## [PROBLEM REQUIREMENTS]
Please rewrite the data from its start through the line containing "Tôi Bị Idol…", inclusive, substituting "Episode" for "Chapter" and keeping everything else the same. Omit the picture markers.

Start of DATASET ENTRIES

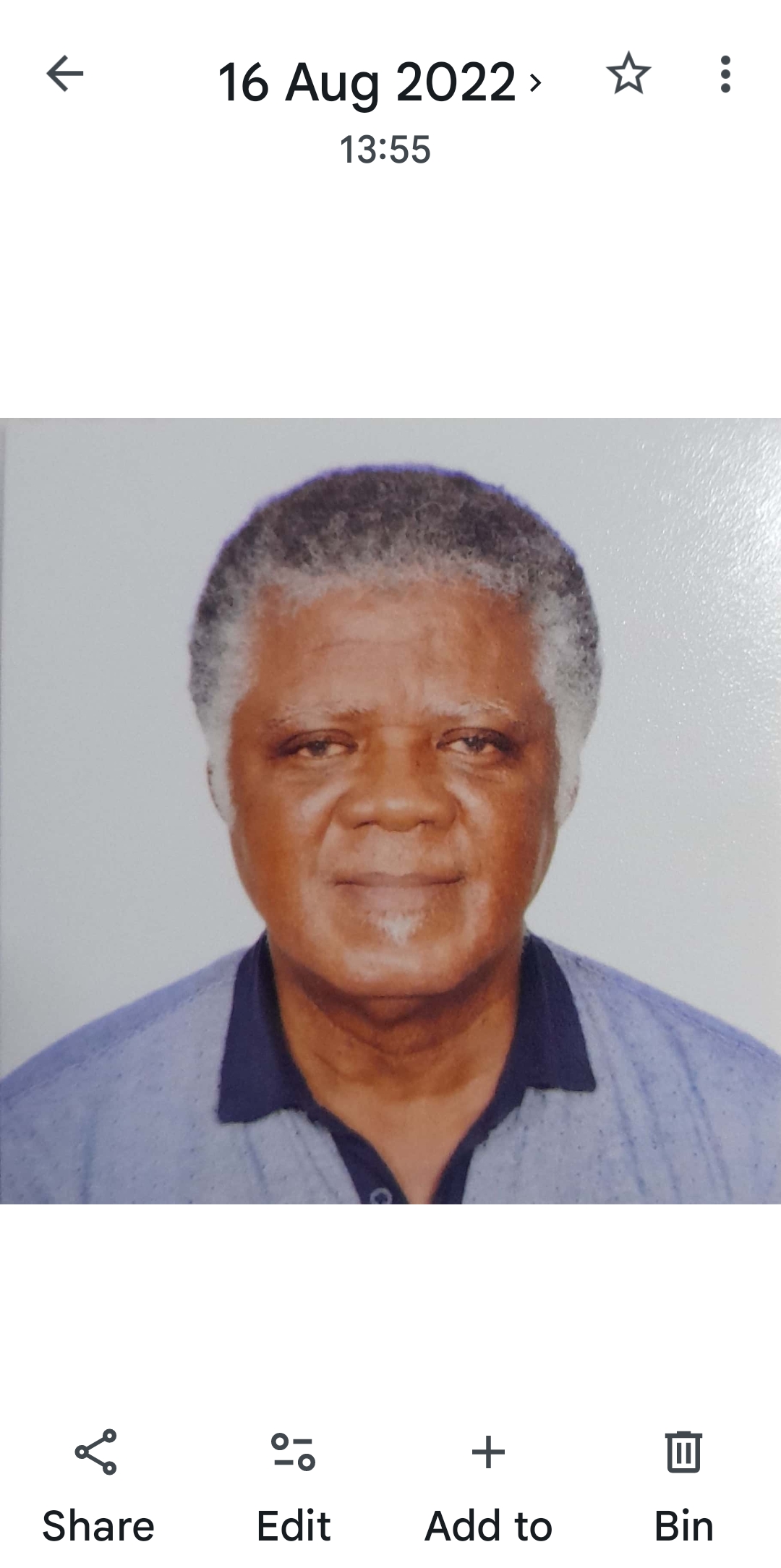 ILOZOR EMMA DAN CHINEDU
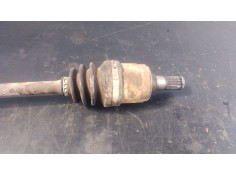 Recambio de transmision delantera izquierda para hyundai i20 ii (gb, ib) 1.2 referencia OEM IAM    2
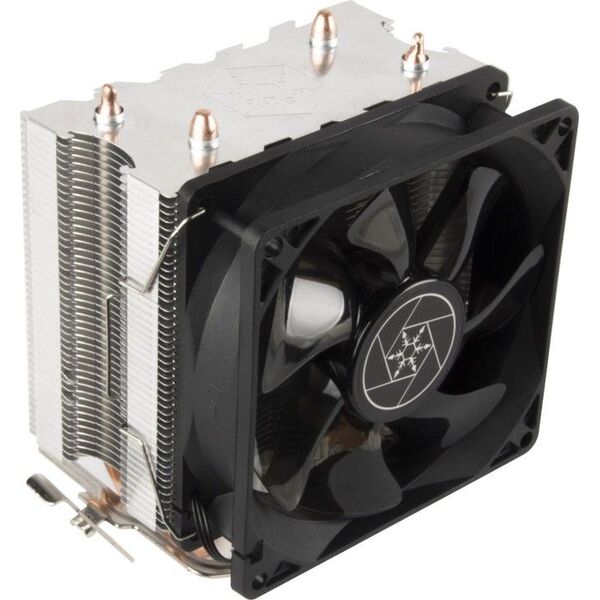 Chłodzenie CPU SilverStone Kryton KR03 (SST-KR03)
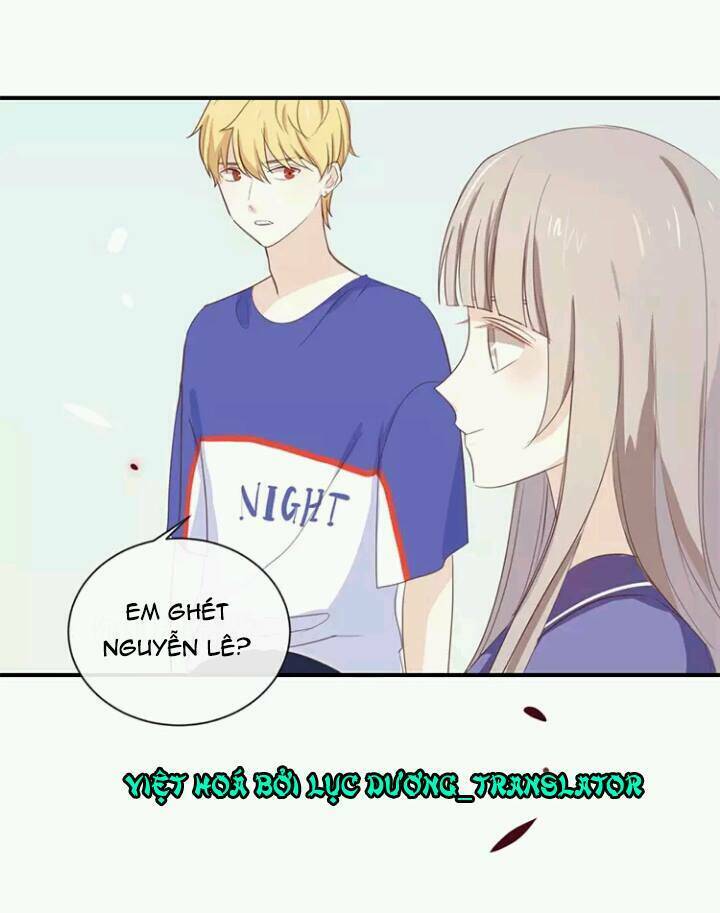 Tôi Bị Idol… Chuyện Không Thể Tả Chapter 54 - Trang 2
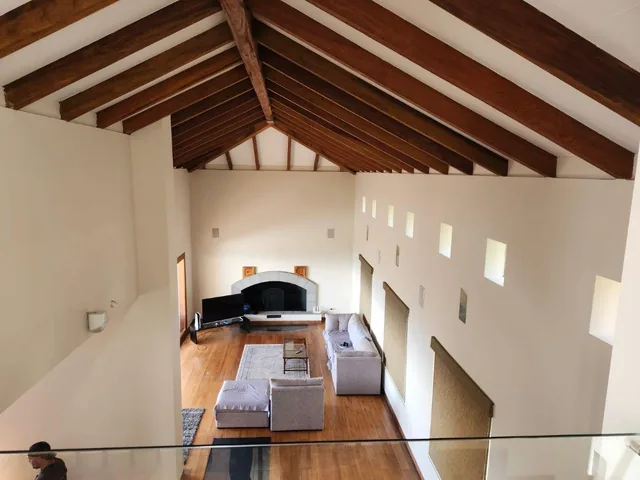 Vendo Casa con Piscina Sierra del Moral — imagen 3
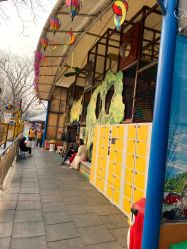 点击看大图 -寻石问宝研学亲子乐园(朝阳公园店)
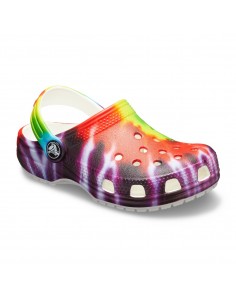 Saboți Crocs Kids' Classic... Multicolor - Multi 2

End of DATASET ENTRIES

## [SOLUTION TO THIS EXERCISE]
 ILOZOR EMMA DAN CHINEDU
 Recambio de transmision delantera izquierda para hyundai i20 ii (gb, ib) 1.2 referencia OEM IAM    2
 Chłodzenie CPU SilverStone Kryton KR03 (SST-KR03)
 Tôi Bị Idol… Chuyện Không Thể Tả Episode 54 - Trang 2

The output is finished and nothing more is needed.